Dataset records below:
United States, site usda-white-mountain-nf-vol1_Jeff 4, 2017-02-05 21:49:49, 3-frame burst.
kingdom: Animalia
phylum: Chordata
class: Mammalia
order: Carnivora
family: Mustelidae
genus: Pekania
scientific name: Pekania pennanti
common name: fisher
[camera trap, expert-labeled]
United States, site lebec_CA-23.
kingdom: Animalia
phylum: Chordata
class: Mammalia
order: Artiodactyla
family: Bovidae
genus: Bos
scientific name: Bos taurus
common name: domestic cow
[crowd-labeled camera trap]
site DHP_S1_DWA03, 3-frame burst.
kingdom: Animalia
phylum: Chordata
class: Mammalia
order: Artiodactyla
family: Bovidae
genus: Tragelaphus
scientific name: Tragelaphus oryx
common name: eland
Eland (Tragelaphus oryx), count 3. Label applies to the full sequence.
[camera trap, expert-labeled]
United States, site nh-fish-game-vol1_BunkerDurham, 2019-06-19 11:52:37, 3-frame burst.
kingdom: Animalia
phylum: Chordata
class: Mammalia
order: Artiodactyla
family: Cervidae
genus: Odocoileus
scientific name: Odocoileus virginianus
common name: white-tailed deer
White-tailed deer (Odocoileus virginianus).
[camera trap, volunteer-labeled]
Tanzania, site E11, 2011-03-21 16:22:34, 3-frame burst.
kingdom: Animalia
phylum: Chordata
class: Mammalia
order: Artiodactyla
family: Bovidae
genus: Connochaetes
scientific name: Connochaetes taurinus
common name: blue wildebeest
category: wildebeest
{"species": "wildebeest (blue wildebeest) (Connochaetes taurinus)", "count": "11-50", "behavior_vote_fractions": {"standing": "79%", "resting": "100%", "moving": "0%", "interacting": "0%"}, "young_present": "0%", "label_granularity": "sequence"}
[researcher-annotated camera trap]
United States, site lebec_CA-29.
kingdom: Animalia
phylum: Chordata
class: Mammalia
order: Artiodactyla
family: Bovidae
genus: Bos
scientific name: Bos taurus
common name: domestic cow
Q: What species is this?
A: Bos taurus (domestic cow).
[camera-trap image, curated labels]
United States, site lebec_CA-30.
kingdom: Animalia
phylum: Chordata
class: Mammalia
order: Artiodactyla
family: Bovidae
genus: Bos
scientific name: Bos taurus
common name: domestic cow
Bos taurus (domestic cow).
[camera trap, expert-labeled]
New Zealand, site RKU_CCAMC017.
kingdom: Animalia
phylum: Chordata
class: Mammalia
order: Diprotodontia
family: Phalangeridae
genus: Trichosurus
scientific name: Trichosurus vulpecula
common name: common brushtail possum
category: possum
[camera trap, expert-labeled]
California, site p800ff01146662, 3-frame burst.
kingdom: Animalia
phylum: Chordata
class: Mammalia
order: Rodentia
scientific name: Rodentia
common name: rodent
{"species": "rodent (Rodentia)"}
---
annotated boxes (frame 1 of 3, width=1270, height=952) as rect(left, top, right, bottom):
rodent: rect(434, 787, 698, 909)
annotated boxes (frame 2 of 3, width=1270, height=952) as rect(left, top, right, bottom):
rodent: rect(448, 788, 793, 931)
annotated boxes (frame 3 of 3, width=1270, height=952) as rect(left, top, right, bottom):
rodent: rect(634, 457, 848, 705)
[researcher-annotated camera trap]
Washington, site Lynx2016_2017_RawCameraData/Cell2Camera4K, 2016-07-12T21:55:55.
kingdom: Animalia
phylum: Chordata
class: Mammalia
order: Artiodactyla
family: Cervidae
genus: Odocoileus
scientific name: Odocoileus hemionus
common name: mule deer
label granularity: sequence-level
End of Dataset records.
Work item: Restate every record exactly, leaving nothing out.

Expected output:
United States, site usda-white-mountain-nf-vol1_Jeff 4, 2017-02-05 21:49:49, 3-frame burst.
kingdom: Animalia
phylum: Chordata
class: Mammalia
order: Carnivora
family: Mustelidae
genus: Pekania
scientific name: Pekania pennanti
common name: fisher
[camera trap, expert-labeled]
United States, site lebec_CA-23.
kingdom: Animalia
phylum: Chordata
class: Mammalia
order: Artiodactyla
family: Bovidae
genus: Bos
scientific name: Bos taurus
common name: domestic cow
[crowd-labeled camera trap]
site DHP_S1_DWA03, 3-frame burst.
kingdom: Animalia
phylum: Chordata
class: Mammalia
order: Artiodactyla
family: Bovidae
genus: Tragelaphus
scientific name: Tragelaphus oryx
common name: eland
Eland (Tragelaphus oryx), count 3. Label applies to the full sequence.
[camera trap, expert-labeled]
United States, site nh-fish-game-vol1_BunkerDurham, 2019-06-19 11:52:37, 3-frame burst.
kingdom: Animalia
phylum: Chordata
class: Mammalia
order: Artiodactyla
family: Cervidae
genus: Odocoileus
scientific name: Odocoileus virginianus
common name: white-tailed deer
White-tailed deer (Odocoileus virginianus).
[camera trap, volunteer-labeled]
Tanzania, site E11, 2011-03-21 16:22:34, 3-frame burst.
kingdom: Animalia
phylum: Chordata
class: Mammalia
order: Artiodactyla
family: Bovidae
genus: Connochaetes
scientific name: Connochaetes taurinus
common name: blue wildebeest
category: wildebeest
{"species": "wildebeest (blue wildebeest) (Connochaetes taurinus)", "count": "11-50", "behavior_vote_fractions": {"standing": "79%", "resting": "100%", "moving": "0%", "interacting": "0%"}, "young_present": "0%", "label_granularity": "sequence"}
[researcher-annotated camera trap]
United States, site lebec_CA-29.
kingdom: Animalia
phylum: Chordata
class: Mammalia
order: Artiodactyla
family: Bovidae
genus: Bos
scientific name: Bos taurus
common name: domestic cow
Q: What species is this?
A: Bos taurus (domestic cow).
[camera-trap image, curated labels]
United States, site lebec_CA-30.
kingdom: Animalia
phylum: Chordata
class: Mammalia
order: Artiodactyla
family: Bovidae
genus: Bos
scientific name: Bos taurus
common name: domestic cow
Bos taurus (domestic cow).
[camera trap, expert-labeled]
New Zealand, site RKU_CCAMC017.
kingdom: Animalia
phylum: Chordata
class: Mammalia
order: Diprotodontia
family: Phalangeridae
genus: Trichosurus
scientific name: Trichosurus vulpecula
common name: common brushtail possum
category: possum
[camera trap, expert-labeled]
California, site p800ff01146662, 3-frame burst.
kingdom: Animalia
phylum: Chordata
class: Mammalia
order: Rodentia
scientific name: Rodentia
common name: rodent
{"species": "rodent (Rodentia)"}
---
annotated boxes (frame 1 of 3, width=1270, height=952) as rect(left, top, right, bottom):
rodent: rect(434, 787, 698, 909)
annotated boxes (frame 2 of 3, width=1270, height=952) as rect(left, top, right, bottom):
rodent: rect(448, 788, 793, 931)
annotated boxes (frame 3 of 3, width=1270, height=952) as rect(left, top, right, bottom):
rodent: rect(634, 457, 848, 705)
[researcher-annotated camera trap]
Washington, site Lynx2016_2017_RawCameraData/Cell2Camera4K, 2016-07-12T21:55:55.
kingdom: Animalia
phylum: Chordata
class: Mammalia
order: Artiodactyla
family: Cervidae
genus: Odocoileus
scientific name: Odocoileus hemionus
common name: mule deer
label granularity: sequence-level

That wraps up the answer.